▶ _YOUR OBJECTIVE_
All of the material below is to be retyped exactly.

▶ _Rows of spatial question data_
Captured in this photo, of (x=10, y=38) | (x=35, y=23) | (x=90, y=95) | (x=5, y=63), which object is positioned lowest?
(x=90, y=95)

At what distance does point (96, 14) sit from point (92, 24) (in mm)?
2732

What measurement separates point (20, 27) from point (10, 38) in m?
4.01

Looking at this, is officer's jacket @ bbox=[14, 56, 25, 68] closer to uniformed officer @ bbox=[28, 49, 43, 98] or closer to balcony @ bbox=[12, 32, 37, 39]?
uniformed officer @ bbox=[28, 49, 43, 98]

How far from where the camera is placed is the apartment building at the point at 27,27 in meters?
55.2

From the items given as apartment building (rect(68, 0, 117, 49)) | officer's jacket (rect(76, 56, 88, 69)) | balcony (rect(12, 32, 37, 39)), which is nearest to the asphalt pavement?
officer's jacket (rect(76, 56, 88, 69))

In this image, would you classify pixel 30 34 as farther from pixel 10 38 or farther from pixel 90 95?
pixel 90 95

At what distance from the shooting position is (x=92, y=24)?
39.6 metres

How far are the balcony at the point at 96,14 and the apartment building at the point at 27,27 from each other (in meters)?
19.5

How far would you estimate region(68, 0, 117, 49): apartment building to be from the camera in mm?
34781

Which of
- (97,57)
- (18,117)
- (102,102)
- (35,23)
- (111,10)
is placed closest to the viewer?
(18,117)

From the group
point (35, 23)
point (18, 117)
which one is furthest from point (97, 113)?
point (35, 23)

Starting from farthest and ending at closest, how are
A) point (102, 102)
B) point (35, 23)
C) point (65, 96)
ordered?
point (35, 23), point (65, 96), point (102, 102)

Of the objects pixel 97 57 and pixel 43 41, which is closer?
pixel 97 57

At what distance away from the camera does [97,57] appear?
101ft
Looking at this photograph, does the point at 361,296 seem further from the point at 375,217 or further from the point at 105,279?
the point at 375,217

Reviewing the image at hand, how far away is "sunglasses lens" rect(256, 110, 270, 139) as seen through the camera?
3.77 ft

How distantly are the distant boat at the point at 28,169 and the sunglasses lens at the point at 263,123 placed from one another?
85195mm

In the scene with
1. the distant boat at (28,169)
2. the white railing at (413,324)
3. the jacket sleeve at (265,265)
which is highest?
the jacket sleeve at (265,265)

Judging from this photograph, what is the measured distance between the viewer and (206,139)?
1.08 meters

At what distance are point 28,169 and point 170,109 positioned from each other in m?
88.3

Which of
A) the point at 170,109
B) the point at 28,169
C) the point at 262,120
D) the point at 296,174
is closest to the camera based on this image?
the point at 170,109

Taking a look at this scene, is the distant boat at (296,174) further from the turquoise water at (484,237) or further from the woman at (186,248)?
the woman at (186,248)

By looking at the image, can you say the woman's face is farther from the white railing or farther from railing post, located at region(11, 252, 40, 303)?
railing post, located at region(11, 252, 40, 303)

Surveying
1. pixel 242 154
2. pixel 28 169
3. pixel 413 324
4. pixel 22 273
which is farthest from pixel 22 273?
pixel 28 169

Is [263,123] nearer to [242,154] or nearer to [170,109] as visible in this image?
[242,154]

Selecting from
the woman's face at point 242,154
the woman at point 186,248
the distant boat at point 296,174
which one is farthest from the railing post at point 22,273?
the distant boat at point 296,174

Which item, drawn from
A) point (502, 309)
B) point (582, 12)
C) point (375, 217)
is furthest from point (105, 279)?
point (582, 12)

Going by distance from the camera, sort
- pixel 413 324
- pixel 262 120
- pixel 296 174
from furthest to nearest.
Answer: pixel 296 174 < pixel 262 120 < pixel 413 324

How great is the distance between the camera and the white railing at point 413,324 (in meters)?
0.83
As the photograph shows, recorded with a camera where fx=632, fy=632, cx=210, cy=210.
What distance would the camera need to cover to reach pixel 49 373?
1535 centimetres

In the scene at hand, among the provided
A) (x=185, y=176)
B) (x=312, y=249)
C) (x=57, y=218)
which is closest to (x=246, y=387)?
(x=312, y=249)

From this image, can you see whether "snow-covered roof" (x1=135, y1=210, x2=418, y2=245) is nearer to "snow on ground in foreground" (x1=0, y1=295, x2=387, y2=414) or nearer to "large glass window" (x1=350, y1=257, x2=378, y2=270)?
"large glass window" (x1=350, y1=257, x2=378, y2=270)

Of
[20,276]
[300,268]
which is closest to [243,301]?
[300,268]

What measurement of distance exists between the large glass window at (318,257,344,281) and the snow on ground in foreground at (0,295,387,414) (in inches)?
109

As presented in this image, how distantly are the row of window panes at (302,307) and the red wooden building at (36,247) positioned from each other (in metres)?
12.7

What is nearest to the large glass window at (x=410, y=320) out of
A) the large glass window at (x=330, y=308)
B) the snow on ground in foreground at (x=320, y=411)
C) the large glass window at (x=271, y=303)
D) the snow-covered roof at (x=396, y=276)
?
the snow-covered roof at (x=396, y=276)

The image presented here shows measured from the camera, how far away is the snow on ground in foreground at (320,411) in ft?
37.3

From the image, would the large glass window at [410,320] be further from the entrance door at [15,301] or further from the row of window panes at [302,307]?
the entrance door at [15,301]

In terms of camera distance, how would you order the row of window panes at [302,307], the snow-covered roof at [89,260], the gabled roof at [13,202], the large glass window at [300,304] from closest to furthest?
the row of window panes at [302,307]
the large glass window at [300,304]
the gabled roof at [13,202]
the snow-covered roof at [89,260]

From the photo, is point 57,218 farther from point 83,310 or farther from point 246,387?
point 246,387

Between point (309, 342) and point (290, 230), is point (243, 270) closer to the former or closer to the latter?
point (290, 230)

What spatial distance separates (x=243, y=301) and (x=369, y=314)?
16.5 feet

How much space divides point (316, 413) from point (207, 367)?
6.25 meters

▶ _WORKED SOLUTION_
Captured in this photo, of (x=10, y=38) | (x=35, y=23) | (x=90, y=95) | (x=5, y=63), which object is positioned lowest?
(x=90, y=95)

At what distance does point (96, 14) sit from point (92, 24) (in mm)?
2732

What measurement separates point (20, 27) from point (10, 38) in m?
4.01

Looking at this, is officer's jacket @ bbox=[14, 56, 25, 68] closer to uniformed officer @ bbox=[28, 49, 43, 98] or closer to balcony @ bbox=[12, 32, 37, 39]?
uniformed officer @ bbox=[28, 49, 43, 98]

How far from where the camera is placed is the apartment building at the point at 27,27 in meters?
55.2

From the items given as apartment building (rect(68, 0, 117, 49)) | officer's jacket (rect(76, 56, 88, 69)) | balcony (rect(12, 32, 37, 39)), which is nearest to the asphalt pavement?
officer's jacket (rect(76, 56, 88, 69))

In this image, would you classify pixel 30 34 as farther from pixel 10 38 or farther from pixel 90 95?
pixel 90 95

At what distance from the shooting position is (x=92, y=24)?
39.6 metres

How far are the balcony at the point at 96,14 and the apartment building at the point at 27,27 from each other (in meters)?
19.5

How far would you estimate region(68, 0, 117, 49): apartment building to be from the camera in mm?
34781

Which of
- (97,57)
- (18,117)
- (102,102)
- (35,23)
- (111,10)
is placed closest to the viewer?
(18,117)

From the group
point (35, 23)
point (18, 117)
which one is furthest from point (97, 113)?
point (35, 23)

Starting from farthest and ending at closest, how are
A) point (102, 102)
B) point (35, 23)
C) point (65, 96)
ordered?
point (35, 23), point (65, 96), point (102, 102)

Of the objects pixel 97 57 and pixel 43 41, which is closer?
pixel 97 57

At what distance away from the camera does [97,57] appear?
101ft
Looking at this photograph, does the point at 361,296 seem further from the point at 375,217 or further from the point at 105,279?
the point at 375,217

Reviewing the image at hand, how far away is "sunglasses lens" rect(256, 110, 270, 139) as seen through the camera?
3.77 ft

How distantly are the distant boat at the point at 28,169 and the sunglasses lens at the point at 263,123 placed from one another?
85195mm

In the scene with
1. the distant boat at (28,169)
2. the white railing at (413,324)
3. the jacket sleeve at (265,265)
which is highest?
the jacket sleeve at (265,265)

Judging from this photograph, what is the measured distance between the viewer and (206,139)?
1.08 meters

At what distance are point 28,169 and point 170,109 positioned from each other in m?
88.3

Which of
A) the point at 170,109
B) the point at 28,169
C) the point at 262,120
D) the point at 296,174
is closest to the camera based on this image?
the point at 170,109

Taking a look at this scene, is the distant boat at (296,174) further from the turquoise water at (484,237) or further from the woman at (186,248)?
the woman at (186,248)

By looking at the image, can you say the woman's face is farther from the white railing or farther from railing post, located at region(11, 252, 40, 303)?
railing post, located at region(11, 252, 40, 303)

Surveying
1. pixel 242 154
2. pixel 28 169
3. pixel 413 324
4. pixel 22 273
which is farthest from pixel 22 273?
pixel 28 169

Is [263,123] nearer to [242,154] or nearer to [170,109] as visible in this image?
[242,154]

Selecting from
the woman's face at point 242,154
the woman at point 186,248
the distant boat at point 296,174
which one is farthest from the railing post at point 22,273?
the distant boat at point 296,174

Which item, drawn from
A) point (502, 309)
B) point (582, 12)
C) point (375, 217)
is furthest from point (105, 279)?
point (582, 12)

Going by distance from the camera, sort
- pixel 413 324
- pixel 262 120
- pixel 296 174
from furthest to nearest.
Answer: pixel 296 174 < pixel 262 120 < pixel 413 324

How great is the distance between the camera and the white railing at point 413,324 (in meters)?
0.83
As the photograph shows, recorded with a camera where fx=632, fy=632, cx=210, cy=210.
What distance would the camera need to cover to reach pixel 49 373?
1535 centimetres

In the scene at hand, among the provided
A) (x=185, y=176)
B) (x=312, y=249)
C) (x=57, y=218)
which is closest to (x=246, y=387)?
(x=312, y=249)

From this image, can you see whether "snow-covered roof" (x1=135, y1=210, x2=418, y2=245) is nearer to "snow on ground in foreground" (x1=0, y1=295, x2=387, y2=414) or nearer to "large glass window" (x1=350, y1=257, x2=378, y2=270)?
"large glass window" (x1=350, y1=257, x2=378, y2=270)

Of
[20,276]
[300,268]
which is closest to [243,301]?
[300,268]

What measurement of distance exists between the large glass window at (318,257,344,281) and the snow on ground in foreground at (0,295,387,414) (in inches)?
109

As presented in this image, how distantly are the row of window panes at (302,307) and the red wooden building at (36,247) positioned from each other (in metres)?
12.7

What is nearest to the large glass window at (x=410, y=320) out of
A) the large glass window at (x=330, y=308)
B) the snow on ground in foreground at (x=320, y=411)
C) the large glass window at (x=271, y=303)
D) the snow-covered roof at (x=396, y=276)
?
the snow-covered roof at (x=396, y=276)

The image presented here shows measured from the camera, how far away is the snow on ground in foreground at (320,411) in ft?
37.3

From the image, would the large glass window at [410,320] be further from the entrance door at [15,301] or further from the row of window panes at [302,307]?
the entrance door at [15,301]

In terms of camera distance, how would you order the row of window panes at [302,307], the snow-covered roof at [89,260], the gabled roof at [13,202], the large glass window at [300,304] from closest to furthest?
the row of window panes at [302,307]
the large glass window at [300,304]
the gabled roof at [13,202]
the snow-covered roof at [89,260]

From the photo, is point 57,218 farther from point 83,310 or farther from point 246,387?
point 246,387

Between point (309, 342) and point (290, 230), is point (243, 270) closer to the former or closer to the latter?
point (290, 230)

What spatial distance separates (x=243, y=301) and (x=369, y=314)?
16.5 feet

How much space divides point (316, 413) from point (207, 367)?
6.25 meters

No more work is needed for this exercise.